The children I teach have one thing in common. They love computer games.
"What did you do last night?" "Played computer games."
"Did you do anything fun on the weekend?" "Video games."
"Did you go anywhere?" "A PC room with my friends."
"What are your hobbies?" "Gaming."
Ok, guys, I get it...
But how can it be the main leisure activity? Humans, especially children, need touch and social interaction. Enter multi-player gaming. Thousands of players compete in battles like Starcraft. Top Korean players are paid wages of professional sports players!
A minority are even addicted, sacrificing jobs and interpersonal relationships.
Do the games encourage violence? My guess is no. Doom, the ultimate Generation X game, was blamed for the Columbine tragedy. The boys played incessantly in the days leading up to the massacre.
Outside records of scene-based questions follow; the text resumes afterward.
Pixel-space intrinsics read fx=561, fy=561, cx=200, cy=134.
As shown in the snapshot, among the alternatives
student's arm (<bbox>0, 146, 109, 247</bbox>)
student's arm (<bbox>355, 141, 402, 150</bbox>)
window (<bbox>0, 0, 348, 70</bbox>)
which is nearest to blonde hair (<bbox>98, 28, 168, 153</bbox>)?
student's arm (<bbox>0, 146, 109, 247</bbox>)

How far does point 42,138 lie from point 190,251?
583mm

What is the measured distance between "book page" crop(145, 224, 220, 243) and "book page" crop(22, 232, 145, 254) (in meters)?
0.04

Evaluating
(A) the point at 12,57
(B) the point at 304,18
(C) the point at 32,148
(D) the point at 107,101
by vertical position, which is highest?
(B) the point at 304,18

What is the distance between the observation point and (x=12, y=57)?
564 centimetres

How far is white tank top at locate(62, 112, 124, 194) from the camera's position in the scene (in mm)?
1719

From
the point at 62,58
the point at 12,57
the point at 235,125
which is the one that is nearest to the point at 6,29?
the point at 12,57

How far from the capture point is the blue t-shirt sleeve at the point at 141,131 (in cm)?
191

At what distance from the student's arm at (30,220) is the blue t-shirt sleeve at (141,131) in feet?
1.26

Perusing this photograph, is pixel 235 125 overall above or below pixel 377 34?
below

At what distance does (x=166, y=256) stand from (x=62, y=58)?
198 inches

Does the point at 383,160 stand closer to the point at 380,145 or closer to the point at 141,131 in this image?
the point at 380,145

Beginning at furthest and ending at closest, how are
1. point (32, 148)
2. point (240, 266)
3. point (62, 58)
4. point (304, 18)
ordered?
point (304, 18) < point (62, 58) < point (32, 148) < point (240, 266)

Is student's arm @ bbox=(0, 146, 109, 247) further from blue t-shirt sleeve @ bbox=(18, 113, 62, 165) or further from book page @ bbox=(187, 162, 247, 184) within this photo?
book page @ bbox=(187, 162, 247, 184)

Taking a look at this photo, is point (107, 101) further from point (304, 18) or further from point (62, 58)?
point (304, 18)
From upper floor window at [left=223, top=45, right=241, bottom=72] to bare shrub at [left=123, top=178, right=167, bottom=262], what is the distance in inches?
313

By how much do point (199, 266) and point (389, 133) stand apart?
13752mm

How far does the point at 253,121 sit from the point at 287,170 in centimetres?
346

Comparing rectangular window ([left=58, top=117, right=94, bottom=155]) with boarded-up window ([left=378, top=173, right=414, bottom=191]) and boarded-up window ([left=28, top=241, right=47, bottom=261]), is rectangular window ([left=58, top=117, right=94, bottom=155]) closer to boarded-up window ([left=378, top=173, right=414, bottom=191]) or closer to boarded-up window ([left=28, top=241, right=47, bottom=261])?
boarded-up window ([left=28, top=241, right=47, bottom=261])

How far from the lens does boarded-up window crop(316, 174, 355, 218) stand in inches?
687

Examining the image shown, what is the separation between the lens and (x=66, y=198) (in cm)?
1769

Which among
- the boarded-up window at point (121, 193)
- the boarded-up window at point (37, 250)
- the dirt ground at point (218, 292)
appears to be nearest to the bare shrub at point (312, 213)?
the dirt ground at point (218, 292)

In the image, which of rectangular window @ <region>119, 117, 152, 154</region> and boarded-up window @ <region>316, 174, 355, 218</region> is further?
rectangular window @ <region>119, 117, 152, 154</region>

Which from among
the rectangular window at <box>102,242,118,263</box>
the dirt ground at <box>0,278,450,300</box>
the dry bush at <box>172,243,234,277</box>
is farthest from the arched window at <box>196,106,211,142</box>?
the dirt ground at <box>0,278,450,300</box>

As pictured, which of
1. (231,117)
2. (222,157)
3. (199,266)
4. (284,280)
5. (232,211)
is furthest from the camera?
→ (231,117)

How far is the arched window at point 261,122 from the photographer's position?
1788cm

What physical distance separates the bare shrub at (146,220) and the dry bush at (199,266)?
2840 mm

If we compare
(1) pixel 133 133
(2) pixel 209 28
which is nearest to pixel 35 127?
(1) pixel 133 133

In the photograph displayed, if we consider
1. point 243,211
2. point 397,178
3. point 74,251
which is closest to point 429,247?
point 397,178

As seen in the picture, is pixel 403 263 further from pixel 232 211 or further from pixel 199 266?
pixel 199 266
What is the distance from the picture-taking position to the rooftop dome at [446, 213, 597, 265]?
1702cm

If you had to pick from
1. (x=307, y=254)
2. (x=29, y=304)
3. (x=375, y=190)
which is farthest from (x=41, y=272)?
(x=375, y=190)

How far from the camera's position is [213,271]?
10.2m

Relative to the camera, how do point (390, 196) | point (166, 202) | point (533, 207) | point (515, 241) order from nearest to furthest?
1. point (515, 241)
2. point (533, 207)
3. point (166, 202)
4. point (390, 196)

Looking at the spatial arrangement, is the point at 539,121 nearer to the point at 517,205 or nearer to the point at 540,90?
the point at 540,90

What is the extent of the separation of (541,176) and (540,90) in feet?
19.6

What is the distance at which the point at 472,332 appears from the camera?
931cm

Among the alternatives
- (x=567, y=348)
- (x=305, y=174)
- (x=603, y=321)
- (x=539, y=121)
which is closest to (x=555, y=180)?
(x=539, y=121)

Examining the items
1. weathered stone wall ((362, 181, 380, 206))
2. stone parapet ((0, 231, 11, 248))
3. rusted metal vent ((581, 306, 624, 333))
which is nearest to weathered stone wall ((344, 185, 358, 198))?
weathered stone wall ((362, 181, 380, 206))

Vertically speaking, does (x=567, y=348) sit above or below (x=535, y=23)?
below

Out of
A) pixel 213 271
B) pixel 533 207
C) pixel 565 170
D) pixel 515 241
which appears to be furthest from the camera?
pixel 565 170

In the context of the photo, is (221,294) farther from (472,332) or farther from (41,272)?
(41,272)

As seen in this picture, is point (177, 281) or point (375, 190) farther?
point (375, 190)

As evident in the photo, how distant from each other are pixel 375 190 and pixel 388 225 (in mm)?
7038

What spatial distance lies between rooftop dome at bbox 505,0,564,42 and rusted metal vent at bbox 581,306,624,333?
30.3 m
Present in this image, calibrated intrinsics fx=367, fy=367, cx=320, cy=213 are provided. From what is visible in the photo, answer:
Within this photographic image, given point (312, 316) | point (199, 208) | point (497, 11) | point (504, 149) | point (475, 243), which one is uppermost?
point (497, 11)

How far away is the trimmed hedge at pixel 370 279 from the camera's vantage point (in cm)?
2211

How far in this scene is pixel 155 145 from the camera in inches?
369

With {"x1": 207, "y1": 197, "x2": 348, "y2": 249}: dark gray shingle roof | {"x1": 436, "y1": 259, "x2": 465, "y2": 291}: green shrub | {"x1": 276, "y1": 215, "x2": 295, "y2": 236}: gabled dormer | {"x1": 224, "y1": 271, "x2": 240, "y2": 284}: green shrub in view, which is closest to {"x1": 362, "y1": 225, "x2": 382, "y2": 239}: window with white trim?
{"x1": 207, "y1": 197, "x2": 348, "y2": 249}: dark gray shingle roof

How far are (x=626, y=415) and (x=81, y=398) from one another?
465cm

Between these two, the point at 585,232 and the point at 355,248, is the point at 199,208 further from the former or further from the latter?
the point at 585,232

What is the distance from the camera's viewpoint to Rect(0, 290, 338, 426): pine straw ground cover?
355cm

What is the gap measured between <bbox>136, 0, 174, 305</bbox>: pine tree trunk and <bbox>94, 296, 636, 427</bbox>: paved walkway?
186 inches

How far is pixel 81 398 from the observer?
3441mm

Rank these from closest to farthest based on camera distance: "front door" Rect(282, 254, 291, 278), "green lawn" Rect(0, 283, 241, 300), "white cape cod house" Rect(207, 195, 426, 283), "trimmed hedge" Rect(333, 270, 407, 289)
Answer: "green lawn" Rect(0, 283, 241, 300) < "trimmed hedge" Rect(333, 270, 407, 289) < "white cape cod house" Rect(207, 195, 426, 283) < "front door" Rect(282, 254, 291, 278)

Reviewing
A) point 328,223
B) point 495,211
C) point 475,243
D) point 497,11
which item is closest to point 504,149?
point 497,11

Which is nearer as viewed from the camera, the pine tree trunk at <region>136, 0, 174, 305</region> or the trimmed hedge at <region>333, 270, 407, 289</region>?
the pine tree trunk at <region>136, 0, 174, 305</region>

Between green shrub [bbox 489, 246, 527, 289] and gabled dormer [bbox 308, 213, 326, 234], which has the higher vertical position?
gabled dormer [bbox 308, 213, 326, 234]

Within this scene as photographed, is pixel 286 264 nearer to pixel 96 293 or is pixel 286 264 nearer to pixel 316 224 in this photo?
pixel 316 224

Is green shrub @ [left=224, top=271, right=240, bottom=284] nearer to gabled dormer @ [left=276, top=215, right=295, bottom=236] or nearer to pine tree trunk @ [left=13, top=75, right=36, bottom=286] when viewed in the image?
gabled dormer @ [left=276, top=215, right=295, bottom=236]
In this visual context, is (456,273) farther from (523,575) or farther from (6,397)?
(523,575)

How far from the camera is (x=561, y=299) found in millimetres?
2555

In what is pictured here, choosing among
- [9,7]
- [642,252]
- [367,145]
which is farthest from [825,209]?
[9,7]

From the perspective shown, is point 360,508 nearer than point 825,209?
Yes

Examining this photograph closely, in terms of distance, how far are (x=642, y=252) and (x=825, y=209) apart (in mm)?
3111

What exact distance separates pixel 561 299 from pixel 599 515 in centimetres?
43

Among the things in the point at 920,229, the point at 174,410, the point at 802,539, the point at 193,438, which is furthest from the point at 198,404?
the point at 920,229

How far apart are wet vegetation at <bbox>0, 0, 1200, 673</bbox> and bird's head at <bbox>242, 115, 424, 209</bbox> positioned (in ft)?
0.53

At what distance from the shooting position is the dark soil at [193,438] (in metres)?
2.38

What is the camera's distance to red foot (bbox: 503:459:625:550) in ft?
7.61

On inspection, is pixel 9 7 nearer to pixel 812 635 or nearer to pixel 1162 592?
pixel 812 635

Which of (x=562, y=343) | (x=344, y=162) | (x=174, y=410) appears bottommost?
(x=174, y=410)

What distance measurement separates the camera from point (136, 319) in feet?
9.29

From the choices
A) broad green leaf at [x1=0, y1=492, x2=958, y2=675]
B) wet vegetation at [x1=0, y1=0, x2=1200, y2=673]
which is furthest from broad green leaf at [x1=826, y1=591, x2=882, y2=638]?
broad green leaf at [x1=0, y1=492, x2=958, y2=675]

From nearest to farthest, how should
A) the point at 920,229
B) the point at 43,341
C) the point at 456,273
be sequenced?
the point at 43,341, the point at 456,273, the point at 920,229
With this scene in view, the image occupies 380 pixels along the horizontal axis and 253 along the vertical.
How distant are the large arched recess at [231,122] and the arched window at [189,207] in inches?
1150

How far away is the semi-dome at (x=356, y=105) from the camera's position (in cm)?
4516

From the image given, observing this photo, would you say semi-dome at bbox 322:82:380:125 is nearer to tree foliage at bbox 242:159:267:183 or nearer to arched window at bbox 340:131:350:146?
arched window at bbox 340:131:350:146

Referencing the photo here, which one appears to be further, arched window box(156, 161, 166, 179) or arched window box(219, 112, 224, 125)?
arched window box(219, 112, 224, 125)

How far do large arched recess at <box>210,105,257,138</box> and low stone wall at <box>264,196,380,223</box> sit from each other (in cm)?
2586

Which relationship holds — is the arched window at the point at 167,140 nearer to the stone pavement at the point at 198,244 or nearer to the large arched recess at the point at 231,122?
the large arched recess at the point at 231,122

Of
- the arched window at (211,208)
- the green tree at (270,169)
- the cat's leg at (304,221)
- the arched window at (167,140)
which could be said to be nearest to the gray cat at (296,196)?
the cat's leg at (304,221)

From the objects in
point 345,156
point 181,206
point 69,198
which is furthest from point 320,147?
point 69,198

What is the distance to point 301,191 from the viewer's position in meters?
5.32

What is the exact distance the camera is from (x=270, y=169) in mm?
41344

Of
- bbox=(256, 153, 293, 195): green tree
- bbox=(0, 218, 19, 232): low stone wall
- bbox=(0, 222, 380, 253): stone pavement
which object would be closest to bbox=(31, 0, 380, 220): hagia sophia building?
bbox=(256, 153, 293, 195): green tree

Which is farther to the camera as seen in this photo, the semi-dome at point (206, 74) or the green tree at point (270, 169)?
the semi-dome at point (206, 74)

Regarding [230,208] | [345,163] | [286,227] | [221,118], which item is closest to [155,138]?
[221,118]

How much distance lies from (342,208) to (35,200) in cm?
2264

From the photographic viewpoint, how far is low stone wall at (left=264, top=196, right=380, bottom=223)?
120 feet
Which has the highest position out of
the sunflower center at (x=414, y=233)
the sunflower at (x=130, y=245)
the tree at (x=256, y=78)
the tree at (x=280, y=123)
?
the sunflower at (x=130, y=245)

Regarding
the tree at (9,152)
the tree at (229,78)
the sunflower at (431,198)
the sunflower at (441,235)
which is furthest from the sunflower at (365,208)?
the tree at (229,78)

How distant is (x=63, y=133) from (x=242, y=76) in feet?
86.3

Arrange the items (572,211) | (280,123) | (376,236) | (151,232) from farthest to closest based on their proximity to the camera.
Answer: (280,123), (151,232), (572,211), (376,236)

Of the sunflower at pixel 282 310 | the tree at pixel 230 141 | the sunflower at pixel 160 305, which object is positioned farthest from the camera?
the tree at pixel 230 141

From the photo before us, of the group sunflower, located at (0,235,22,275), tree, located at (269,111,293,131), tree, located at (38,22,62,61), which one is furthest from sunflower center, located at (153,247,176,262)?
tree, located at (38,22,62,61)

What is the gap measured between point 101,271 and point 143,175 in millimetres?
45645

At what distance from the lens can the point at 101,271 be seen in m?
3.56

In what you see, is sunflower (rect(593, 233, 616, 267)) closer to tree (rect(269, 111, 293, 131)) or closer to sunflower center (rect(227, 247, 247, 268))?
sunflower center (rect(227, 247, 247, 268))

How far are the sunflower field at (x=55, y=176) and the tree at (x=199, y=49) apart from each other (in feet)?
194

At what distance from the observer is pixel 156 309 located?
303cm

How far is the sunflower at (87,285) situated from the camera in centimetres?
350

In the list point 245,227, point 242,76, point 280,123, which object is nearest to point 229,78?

But it's obvious to me that they were desensitized. Period.
Mothers may look over their son's shoulder and see horrific bloodshed, but there are mental games at play. A program I saw on the Discovery Channel questioned why the players need the outpouring of emotion. I agree that that is the question.
I'd say the popularity of video games in Korea can be linked to the crazes of portable TV players, cell phones, engrossing dramas and norebang. Even drinking. Kids are stressed out from the pressures of school. They don't want to think. They'd much rather nest in front of the computer screen and forget the stresses of daily life.